▽

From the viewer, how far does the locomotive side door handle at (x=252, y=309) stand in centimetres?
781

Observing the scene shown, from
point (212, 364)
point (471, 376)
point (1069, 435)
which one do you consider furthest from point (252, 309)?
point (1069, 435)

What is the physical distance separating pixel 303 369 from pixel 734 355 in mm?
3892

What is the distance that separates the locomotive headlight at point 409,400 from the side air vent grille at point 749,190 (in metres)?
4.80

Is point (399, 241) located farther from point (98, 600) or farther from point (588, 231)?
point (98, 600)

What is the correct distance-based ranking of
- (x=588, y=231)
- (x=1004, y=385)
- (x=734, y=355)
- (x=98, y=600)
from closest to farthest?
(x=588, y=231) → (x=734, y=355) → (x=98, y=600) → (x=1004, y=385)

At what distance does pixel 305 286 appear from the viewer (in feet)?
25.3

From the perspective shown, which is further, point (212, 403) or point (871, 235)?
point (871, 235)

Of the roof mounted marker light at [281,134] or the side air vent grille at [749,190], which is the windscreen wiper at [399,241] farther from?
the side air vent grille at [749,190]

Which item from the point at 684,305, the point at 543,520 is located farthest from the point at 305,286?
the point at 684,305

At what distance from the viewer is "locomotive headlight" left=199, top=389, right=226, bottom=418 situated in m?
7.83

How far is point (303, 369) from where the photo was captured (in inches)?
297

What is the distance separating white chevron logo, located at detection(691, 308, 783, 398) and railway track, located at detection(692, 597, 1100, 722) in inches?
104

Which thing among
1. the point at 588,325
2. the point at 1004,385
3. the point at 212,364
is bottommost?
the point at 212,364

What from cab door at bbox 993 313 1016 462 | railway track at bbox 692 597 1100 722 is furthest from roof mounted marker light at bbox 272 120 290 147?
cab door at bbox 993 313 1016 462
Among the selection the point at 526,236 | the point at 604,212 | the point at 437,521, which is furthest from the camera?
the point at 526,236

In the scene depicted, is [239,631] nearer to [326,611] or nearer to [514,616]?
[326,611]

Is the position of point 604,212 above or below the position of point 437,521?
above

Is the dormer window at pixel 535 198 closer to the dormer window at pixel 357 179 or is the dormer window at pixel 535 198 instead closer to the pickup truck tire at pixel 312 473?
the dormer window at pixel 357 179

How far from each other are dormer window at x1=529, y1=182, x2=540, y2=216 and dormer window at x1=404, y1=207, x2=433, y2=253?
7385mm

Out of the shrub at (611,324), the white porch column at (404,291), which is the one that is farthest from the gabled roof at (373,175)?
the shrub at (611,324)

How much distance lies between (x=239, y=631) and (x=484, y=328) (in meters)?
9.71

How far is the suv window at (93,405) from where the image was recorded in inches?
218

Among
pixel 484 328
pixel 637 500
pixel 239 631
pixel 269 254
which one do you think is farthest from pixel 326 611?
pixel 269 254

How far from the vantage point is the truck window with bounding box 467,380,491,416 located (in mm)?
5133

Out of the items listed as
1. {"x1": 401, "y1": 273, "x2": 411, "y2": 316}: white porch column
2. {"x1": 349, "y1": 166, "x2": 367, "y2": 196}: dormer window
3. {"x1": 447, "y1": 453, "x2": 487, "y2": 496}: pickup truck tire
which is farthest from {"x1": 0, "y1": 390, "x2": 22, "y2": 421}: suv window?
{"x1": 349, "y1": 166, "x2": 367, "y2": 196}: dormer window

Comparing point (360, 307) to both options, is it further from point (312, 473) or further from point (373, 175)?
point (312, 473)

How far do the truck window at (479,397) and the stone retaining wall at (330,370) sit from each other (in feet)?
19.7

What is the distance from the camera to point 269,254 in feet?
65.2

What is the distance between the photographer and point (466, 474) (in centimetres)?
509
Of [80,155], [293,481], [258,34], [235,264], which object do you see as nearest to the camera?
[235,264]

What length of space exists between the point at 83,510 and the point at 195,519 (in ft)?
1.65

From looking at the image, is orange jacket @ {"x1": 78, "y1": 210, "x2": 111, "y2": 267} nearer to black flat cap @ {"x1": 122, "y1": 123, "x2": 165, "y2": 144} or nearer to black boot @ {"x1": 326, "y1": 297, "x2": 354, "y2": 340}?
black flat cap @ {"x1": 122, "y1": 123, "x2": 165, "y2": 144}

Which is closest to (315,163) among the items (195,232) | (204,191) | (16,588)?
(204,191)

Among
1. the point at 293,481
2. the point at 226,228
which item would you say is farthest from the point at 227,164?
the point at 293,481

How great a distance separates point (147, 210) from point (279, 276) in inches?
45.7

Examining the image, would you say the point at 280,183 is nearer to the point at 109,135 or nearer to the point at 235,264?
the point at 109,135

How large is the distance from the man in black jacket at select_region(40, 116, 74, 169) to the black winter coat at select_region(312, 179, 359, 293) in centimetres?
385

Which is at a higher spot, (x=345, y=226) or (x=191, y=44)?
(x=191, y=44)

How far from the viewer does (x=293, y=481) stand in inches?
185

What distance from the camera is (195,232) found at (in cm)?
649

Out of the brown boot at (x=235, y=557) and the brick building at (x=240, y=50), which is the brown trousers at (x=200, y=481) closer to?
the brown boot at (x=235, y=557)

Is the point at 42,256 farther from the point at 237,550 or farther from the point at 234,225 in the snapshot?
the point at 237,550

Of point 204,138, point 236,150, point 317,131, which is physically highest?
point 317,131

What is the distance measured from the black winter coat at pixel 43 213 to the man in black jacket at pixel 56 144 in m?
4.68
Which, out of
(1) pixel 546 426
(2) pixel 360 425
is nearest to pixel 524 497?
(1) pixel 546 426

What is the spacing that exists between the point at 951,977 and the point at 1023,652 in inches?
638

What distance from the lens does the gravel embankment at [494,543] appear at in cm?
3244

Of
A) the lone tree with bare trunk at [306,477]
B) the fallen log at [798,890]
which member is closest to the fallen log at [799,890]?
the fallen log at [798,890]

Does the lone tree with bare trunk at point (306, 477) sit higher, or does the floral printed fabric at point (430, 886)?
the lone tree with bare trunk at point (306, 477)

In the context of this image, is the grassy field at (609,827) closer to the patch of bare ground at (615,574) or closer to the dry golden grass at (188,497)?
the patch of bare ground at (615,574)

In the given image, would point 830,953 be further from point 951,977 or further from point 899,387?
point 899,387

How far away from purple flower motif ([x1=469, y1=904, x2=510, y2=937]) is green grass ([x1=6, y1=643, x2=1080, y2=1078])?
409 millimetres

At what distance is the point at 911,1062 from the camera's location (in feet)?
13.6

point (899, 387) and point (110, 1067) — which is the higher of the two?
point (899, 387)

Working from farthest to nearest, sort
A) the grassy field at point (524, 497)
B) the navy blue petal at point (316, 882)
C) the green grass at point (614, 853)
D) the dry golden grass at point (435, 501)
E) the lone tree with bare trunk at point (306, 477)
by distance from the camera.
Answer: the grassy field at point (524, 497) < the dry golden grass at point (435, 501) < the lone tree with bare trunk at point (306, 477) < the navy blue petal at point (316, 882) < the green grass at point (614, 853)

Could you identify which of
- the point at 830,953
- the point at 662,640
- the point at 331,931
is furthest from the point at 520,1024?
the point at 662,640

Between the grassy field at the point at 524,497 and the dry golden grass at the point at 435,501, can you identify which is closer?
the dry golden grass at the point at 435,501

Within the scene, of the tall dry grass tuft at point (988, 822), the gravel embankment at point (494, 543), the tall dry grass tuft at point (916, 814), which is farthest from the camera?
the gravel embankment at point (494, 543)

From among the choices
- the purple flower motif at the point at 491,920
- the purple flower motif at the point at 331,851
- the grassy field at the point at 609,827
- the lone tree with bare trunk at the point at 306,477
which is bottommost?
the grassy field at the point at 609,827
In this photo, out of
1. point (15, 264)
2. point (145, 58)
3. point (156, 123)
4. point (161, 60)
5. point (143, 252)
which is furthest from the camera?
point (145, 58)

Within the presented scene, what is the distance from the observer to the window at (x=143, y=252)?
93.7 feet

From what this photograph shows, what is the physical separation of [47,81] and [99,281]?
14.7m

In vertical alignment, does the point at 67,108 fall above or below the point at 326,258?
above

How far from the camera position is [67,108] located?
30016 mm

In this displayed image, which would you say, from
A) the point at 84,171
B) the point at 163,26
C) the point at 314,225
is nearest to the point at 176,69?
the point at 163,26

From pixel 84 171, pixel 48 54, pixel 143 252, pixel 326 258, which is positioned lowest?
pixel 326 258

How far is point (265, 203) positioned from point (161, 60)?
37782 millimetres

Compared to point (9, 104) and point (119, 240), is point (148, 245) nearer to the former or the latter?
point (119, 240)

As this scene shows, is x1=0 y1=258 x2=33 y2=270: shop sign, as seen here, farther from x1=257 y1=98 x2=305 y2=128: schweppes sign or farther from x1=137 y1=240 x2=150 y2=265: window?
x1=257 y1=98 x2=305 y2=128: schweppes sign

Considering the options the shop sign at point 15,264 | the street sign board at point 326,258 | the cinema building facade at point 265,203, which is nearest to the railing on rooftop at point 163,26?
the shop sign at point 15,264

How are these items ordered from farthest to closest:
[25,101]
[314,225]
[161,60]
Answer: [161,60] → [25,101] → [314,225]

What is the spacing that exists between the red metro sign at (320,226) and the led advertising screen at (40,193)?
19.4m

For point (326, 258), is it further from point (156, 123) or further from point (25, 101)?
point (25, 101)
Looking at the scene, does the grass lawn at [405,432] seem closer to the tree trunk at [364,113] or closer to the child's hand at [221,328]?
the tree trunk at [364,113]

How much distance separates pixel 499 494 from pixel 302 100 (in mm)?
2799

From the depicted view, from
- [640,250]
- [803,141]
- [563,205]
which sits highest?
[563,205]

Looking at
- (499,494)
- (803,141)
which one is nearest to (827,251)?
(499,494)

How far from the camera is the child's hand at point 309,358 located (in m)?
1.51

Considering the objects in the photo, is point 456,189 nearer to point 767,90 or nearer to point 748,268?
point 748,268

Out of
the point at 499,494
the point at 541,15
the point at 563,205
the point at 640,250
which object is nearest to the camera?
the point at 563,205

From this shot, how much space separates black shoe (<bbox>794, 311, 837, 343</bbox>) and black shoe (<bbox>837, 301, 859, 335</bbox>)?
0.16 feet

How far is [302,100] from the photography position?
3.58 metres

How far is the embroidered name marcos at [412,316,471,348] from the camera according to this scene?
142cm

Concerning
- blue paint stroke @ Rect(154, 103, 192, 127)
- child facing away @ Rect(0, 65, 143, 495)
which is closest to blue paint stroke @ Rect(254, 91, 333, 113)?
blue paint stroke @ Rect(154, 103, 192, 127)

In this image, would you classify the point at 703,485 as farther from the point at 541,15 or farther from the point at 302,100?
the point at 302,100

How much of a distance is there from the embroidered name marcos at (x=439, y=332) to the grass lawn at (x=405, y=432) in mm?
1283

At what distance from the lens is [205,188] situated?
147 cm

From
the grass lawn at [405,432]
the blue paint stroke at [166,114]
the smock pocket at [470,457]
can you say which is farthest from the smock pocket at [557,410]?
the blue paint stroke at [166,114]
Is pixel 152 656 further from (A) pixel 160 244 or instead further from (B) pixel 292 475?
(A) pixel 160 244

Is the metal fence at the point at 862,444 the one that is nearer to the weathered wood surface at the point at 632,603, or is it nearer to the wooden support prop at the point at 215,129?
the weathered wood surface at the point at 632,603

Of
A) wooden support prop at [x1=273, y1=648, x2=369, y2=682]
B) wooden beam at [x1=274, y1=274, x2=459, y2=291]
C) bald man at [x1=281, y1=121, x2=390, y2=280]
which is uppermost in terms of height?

△

Problem to work on: Repeat word for word every line from the one that holds "Is pixel 152" to the end. Both ends count.

Exercise response:
Is pixel 152 656 further from (A) pixel 160 244 or instead further from (B) pixel 292 475?
(A) pixel 160 244

Is the metal fence at the point at 862,444 the one that is nearer to the weathered wood surface at the point at 632,603, or is it nearer to the wooden support prop at the point at 215,129?
the weathered wood surface at the point at 632,603

Of
A) wooden support prop at [x1=273, y1=648, x2=369, y2=682]
B) wooden beam at [x1=274, y1=274, x2=459, y2=291]
C) bald man at [x1=281, y1=121, x2=390, y2=280]
which is uppermost in terms of height?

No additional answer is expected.